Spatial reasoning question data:
-- Start --
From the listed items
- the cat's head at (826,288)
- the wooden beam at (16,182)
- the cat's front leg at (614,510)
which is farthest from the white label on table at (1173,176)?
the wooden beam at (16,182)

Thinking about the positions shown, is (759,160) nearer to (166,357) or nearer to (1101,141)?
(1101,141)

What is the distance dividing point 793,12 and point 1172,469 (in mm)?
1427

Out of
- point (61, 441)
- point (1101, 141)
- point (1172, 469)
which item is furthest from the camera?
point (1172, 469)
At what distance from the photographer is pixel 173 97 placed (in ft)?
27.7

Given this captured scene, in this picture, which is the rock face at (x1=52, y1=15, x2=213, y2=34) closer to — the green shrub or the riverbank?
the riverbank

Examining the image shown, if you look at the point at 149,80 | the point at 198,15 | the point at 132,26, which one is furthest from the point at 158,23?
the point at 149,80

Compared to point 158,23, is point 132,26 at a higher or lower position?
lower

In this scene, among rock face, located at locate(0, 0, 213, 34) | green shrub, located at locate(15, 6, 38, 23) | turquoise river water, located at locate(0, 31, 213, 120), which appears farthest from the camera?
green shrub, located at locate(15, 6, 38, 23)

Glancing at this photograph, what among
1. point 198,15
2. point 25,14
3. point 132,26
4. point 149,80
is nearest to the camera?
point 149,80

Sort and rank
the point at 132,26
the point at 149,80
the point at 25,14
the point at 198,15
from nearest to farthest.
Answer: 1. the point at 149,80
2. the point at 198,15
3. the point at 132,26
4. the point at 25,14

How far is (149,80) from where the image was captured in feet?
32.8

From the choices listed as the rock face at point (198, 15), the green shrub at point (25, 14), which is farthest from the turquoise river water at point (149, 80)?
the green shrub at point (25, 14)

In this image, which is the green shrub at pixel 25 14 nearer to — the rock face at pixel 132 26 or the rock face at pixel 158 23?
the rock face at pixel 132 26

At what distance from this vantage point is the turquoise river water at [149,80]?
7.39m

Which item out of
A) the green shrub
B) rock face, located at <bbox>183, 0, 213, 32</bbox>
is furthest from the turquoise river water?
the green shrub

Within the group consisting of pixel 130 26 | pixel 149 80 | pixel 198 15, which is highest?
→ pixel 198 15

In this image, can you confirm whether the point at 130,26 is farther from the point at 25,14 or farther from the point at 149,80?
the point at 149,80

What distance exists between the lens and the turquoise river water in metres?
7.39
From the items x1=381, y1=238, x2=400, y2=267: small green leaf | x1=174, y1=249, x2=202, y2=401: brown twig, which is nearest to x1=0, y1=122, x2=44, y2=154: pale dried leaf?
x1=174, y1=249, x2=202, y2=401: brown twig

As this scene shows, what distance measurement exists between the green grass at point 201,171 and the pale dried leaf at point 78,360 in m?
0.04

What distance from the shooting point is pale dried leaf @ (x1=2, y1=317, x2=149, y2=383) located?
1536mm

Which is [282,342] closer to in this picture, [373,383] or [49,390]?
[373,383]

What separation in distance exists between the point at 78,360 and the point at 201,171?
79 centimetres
-- End --
### What is required
Lay out the records above as a two-column CSV, from the line containing "What separation in" through the end of the records, with columns named "text" and "answer". Put one row per record, with each value in a single quoted field and any line breaks replaced by spaces.

### Exercise answer
text,answer
"What separation in distance exists between the point at 78,360 and the point at 201,171?","79 centimetres"